In den Händen hält der Mann eine Schnellfeuerwaffe. Um den Leib hat er sich eine kugelsichere Weste geschnallt. Dann schießt er los. Auf den Bildern, die auch nach vielen Stunden noch im Internet zu finden sind, hört man zu den Schüssen einen Marsch. Von oben sieht man den Lauf seiner Waffe, alles aus der Ich-Perspektive. Es ist wie eines dieser Ballerspiele. Fest steht: So etwas wie Normalität wird es in der Al-Nur-Moschee von Christchurch sehr lange nicht mehr geben. Auf dem grünen Teppichboden und in den Gängen liegen die Leichen von 41 Menschen. Das letzte Opfer ist eine Frau. Der Mann erschießt sie, als sie schon schwer verletzt im Rinnstein liegt.

Bezug zu Breivik?

Als er wieder in sein Auto steigt, immer noch mit der Helmkamera auf dem Kopf, ist der Marsch vorbei. Jetzt läuft ein Song von Arthur Brown aus dem Jahr 1968: „Fire“. Die erste Zeile: „Ich bin der Gott des Höllenfeuers. Und ich bringe Euch: Feuer.“ Abgesehen von der unfassbaren Grausamkeit ist die Inszenierung auch an Zynismus nicht zu überbieten. Dann sagt er noch, dass er es bedauere, die Moschee mit dem mitgebrachten Benzin nicht abgefackelt zu haben. Auf weiteren Waffen, die der Mann im Kofferraum hat, ist „Kebab Remover“ („Kebab-Entferner“) zu lesen und der Name eines Mädchens, das 2017 bei einem Terrorangriff in Schweden starb. Im Netz - auf Twitter und einem Online-Diskussionsforum mit vielen rechtsextremen Beiträgen – kursiert zudem ein 74-seitiges „Manifest“, in dem sich mutmaßlich der Täter zu seinen Beweggründen äußert. Der Verfasser betont, eine „Atmosphäre der Angst“ schaffen zu wollen. Sich selbst beschreibt er als jemanden aus der Arbeiterklasse. Das Schreiben nimmt auch auf den norwegischen rechtsextremen Massenmörder Anders Behring Breivik Bezug. Ob das „Manifest“ tatsächlich von dem Australier kommt, lässt sich nicht mit Sicherheit sagen. Die Polizei wollte sich dazu nicht näher äußern, genauso wenig wie zu dem insgesamt 17-minütigen Video. Für Neuseeland ist dies eine der schlimmsten Gewalttaten der jüngeren Geschichte. Der letzte Amoklauf liegt hier fast schon ein Vierteljahrhundert zurück. 1990 erschoss ein Mann 13 Menschen. Aber so etwas wie jetzt gab es noch nie.
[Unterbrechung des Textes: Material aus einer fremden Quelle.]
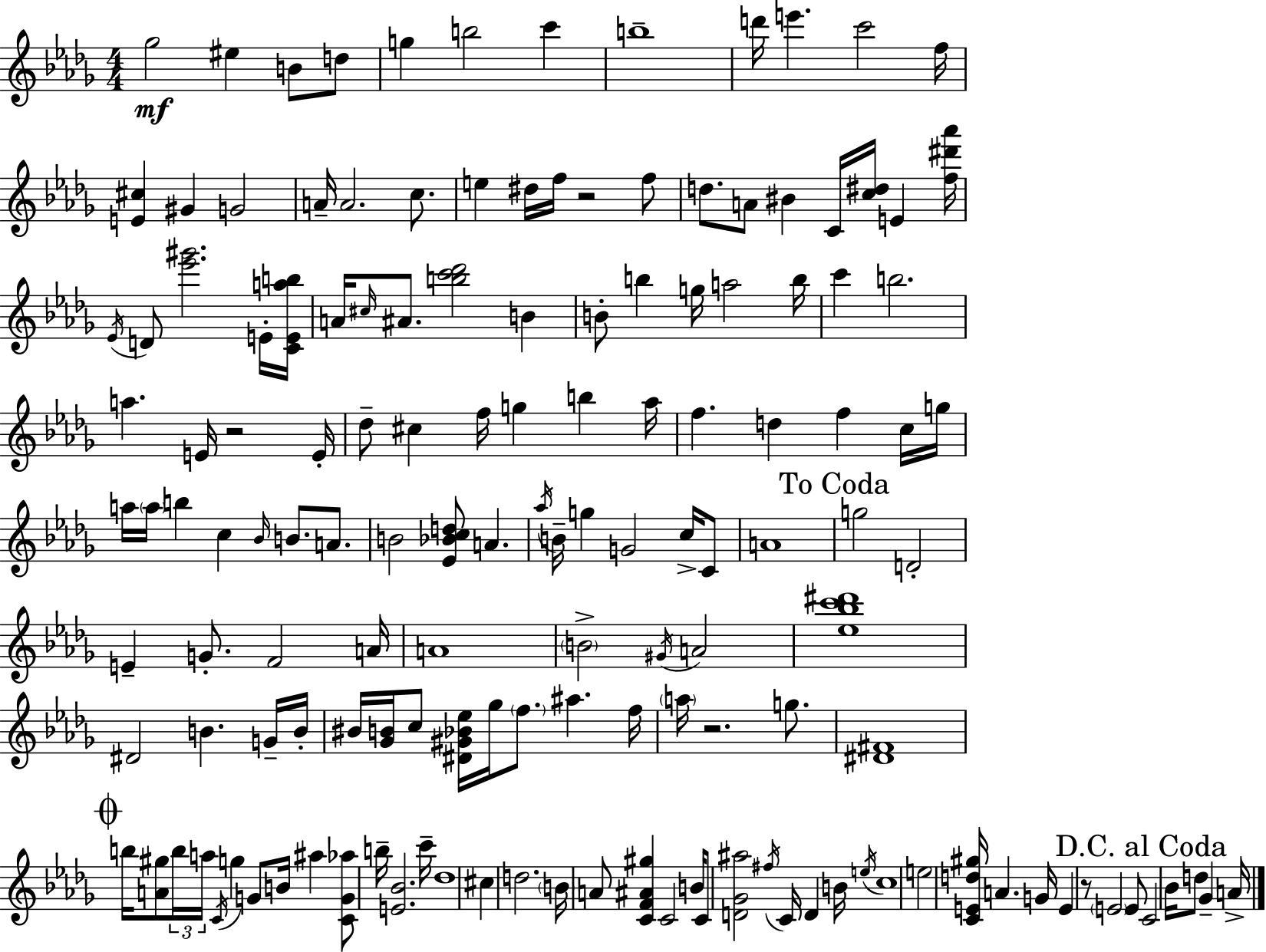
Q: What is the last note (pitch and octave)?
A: A4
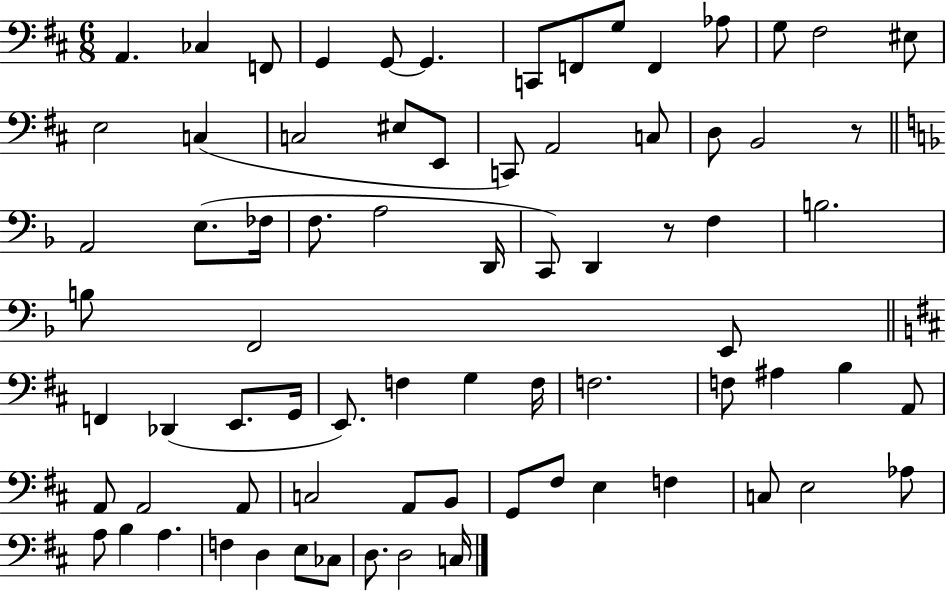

Premierministerin Jacinda Ardern spricht von „dunkelsten Tagen“. Über die Opfer sagt sie: „Neuseeland war ihre Heimat. Sie hätten sich hier sicher fühlen sollen.“ Zumal noch bekannt wird, dass in einer zweiten Moschee, ein paar Kilometer weiter, sieben weitere Menschen erschossen wurden. Einer stirbt später im Krankenhaus. Wie das zusammenhängt, weiß man auch nach vielen Stunden noch nicht. Weltweit reagieren Religionsvertreter und Politiker entsetzt. Die Stadt Mannheim und der Arbeitskreis Islamischer Gemeinden teilten mit: Dieser Terror ist nur zu stoppen, wenn er mit dem Ziel der Spaltung erfolglos bleibt.